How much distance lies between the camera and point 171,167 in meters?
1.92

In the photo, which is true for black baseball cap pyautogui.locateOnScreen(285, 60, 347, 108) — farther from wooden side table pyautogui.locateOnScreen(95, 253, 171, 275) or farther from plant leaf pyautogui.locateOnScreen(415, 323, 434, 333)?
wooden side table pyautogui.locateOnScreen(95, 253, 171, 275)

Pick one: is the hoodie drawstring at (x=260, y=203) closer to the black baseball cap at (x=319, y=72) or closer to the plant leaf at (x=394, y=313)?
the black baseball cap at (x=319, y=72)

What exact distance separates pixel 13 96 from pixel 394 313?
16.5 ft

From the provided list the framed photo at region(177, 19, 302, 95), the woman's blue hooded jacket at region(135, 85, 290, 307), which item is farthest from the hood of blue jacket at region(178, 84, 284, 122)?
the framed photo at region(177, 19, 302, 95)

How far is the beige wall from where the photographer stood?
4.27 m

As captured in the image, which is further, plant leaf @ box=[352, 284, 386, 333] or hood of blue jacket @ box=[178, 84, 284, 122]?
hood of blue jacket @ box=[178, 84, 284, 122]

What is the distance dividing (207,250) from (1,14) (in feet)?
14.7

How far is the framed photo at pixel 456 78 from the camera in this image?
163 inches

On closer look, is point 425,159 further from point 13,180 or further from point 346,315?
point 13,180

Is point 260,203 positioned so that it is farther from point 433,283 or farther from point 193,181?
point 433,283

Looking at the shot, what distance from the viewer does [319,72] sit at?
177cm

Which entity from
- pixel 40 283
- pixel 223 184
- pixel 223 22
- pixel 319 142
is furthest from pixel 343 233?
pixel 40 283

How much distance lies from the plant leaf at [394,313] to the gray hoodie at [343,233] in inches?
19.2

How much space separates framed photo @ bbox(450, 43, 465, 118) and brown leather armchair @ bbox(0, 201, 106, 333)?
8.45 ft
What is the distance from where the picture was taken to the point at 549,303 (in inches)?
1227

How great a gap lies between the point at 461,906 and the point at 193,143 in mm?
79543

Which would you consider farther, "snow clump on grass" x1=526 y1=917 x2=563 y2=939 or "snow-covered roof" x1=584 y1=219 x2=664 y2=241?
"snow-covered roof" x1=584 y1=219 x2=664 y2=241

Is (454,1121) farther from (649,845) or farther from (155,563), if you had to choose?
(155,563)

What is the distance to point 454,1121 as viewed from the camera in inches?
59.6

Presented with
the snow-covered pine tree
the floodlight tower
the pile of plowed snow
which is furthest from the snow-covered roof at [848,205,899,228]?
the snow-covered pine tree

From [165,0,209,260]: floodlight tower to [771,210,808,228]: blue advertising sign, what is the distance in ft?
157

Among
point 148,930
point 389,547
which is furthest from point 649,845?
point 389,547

● **DO THIS**: Copy out all the records above word for word, line by line.

● **RESULT**:
How much distance lies between the camera and point 171,167 in meters?
1.92

In the photo, which is true for black baseball cap pyautogui.locateOnScreen(285, 60, 347, 108) — farther from wooden side table pyautogui.locateOnScreen(95, 253, 171, 275) or farther from plant leaf pyautogui.locateOnScreen(415, 323, 434, 333)?
wooden side table pyautogui.locateOnScreen(95, 253, 171, 275)

Pick one: is the hoodie drawstring at (x=260, y=203) closer to the black baseball cap at (x=319, y=72) or closer to the plant leaf at (x=394, y=313)?
the black baseball cap at (x=319, y=72)

What exact distance separates pixel 13 96 from pixel 394 313?
16.5 ft

From the provided list the framed photo at region(177, 19, 302, 95), the woman's blue hooded jacket at region(135, 85, 290, 307), which item is farthest from the hood of blue jacket at region(178, 84, 284, 122)?
the framed photo at region(177, 19, 302, 95)

How far is the beige wall from where the photographer stood?
4.27 m

As captured in the image, which is further, plant leaf @ box=[352, 284, 386, 333] or hood of blue jacket @ box=[178, 84, 284, 122]?
hood of blue jacket @ box=[178, 84, 284, 122]

What is the distance dividing (207,250) from (1,14) (in feet)?
14.7

How far is the framed photo at pixel 456 78 from the camera in this image?
163 inches

On closer look, is point 425,159 further from point 13,180 or further from point 346,315?
point 13,180

Is point 260,203 positioned so that it is farther from point 433,283 or farther from point 193,181?
point 433,283

Looking at the shot, what distance from the viewer does [319,72] sit at?
177cm

Which entity from
- pixel 40 283
- pixel 223 184
- pixel 223 22
- pixel 319 142
is furthest from pixel 343 233?
pixel 40 283

How much distance lies from the plant leaf at [394,313] to the gray hoodie at [343,233] in inches?
19.2

How much space separates framed photo @ bbox(450, 43, 465, 118) and brown leather armchair @ bbox(0, 201, 106, 333)?
8.45 ft
What is the distance from where the picture was taken to the point at 549,303 (in inches)?
1227

How great a gap lies between the point at 461,906 and the point at 193,143 in mm?
79543

Which would you consider farther, "snow clump on grass" x1=526 y1=917 x2=563 y2=939 or "snow-covered roof" x1=584 y1=219 x2=664 y2=241?
"snow-covered roof" x1=584 y1=219 x2=664 y2=241

Is (454,1121) farther from (649,845) or farther from (155,563), if you had to choose?
(155,563)

What is the distance to point 454,1121 as viewed from the camera in inches?
59.6

Presented with
the snow-covered pine tree
the floodlight tower
the pile of plowed snow
which is furthest from the snow-covered roof at [848,205,899,228]?
the snow-covered pine tree

From [165,0,209,260]: floodlight tower to [771,210,808,228]: blue advertising sign, what is the distance in ft?
157

Among
point 148,930
point 389,547
which is furthest from point 649,845?
point 389,547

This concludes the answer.